10

So for example purposes, I have the following table:

|    |     A      |    B     |
|    |------------|----------|
|  1 |Description |Amount    |
|  2 |------------|----------|
|  3 |Item1       |      5.00|
|  4 |Item2**     |     29.00|
|  5 |Item3       |      1.00|
|  6 |Item4**     |      5.00|
|  7 |------------|----------|
|  8 |Star Total  |     34.00|
|  9 |------------|----------|

I want to create a formula in B8 that calculates the sum of the amounts if the description of that amount contains "**" (or some other denoting text). In this particular example I would like a formula that returns 34 since only Item2 and Item4 contain "**".

I tried to use something like this, but it only worked based on the value in A3:

=SUMIF(A3:A6, ISNUMBER(SEARCH("**", A3)), B3:B6)

Any suggestions would be appreciated!

1
  • I'm not near excel right now, but would range.find do the trick? I believe it returns a range if found and null if not.
    – withoutIf
    Commented Feb 8, 2015 at 23:44

2 Answers 2

16

The asterisk is the wildcard symbol that can be used in Sumif(), so you may want to change the denoting text to some other symbols, for example @@. Then this formula will work:

=SUMIF(A2:A10,"*@@*",B2:B10)

enter image description here

If you want to keep the asterisks, the formula gets a bit curlier.

=SUMIF(A2:A10,"*~*~**",B2:B10)

The two middle asterisks are escaped with the tilde character.

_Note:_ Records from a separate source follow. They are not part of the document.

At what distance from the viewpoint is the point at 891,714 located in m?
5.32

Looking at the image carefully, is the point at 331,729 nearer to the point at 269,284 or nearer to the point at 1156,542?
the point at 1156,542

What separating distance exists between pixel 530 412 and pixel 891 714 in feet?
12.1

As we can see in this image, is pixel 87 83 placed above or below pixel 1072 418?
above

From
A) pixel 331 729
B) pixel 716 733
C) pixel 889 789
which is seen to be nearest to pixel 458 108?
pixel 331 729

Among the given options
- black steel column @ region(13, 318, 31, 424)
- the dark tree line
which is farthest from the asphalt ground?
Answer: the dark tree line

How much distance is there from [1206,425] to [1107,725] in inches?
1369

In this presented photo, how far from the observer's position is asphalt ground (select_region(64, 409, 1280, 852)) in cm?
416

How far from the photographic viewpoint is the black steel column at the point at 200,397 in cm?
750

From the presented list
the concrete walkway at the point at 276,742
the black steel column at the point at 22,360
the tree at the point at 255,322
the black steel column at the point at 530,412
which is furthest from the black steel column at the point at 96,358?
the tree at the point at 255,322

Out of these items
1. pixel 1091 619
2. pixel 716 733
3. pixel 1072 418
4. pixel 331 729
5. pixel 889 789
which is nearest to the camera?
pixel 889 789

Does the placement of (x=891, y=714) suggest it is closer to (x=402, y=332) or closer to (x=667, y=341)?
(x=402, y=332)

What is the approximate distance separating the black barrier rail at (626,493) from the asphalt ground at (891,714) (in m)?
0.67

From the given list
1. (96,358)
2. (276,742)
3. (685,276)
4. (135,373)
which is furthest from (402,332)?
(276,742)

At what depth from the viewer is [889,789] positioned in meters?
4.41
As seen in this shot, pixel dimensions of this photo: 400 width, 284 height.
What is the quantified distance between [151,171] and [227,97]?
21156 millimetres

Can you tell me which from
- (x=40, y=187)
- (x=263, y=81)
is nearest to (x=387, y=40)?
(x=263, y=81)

enter image description here

0
1

You can escape the wildcard character and turn it into a literal * by prefixing it with a swung dash (tilde, ~) and so leave your data unchanged:

=SUMIF(A2:A7,"*~*~*",B2:B7)  

IMO worthwhile because astrisks are relatively 'elegant'.

1
  • I know it's a long time ago but I still wonder: Why did you even post that ten months after my answer? That formula is an option in my answer, too, screenshot and all. Don't people read things anymore?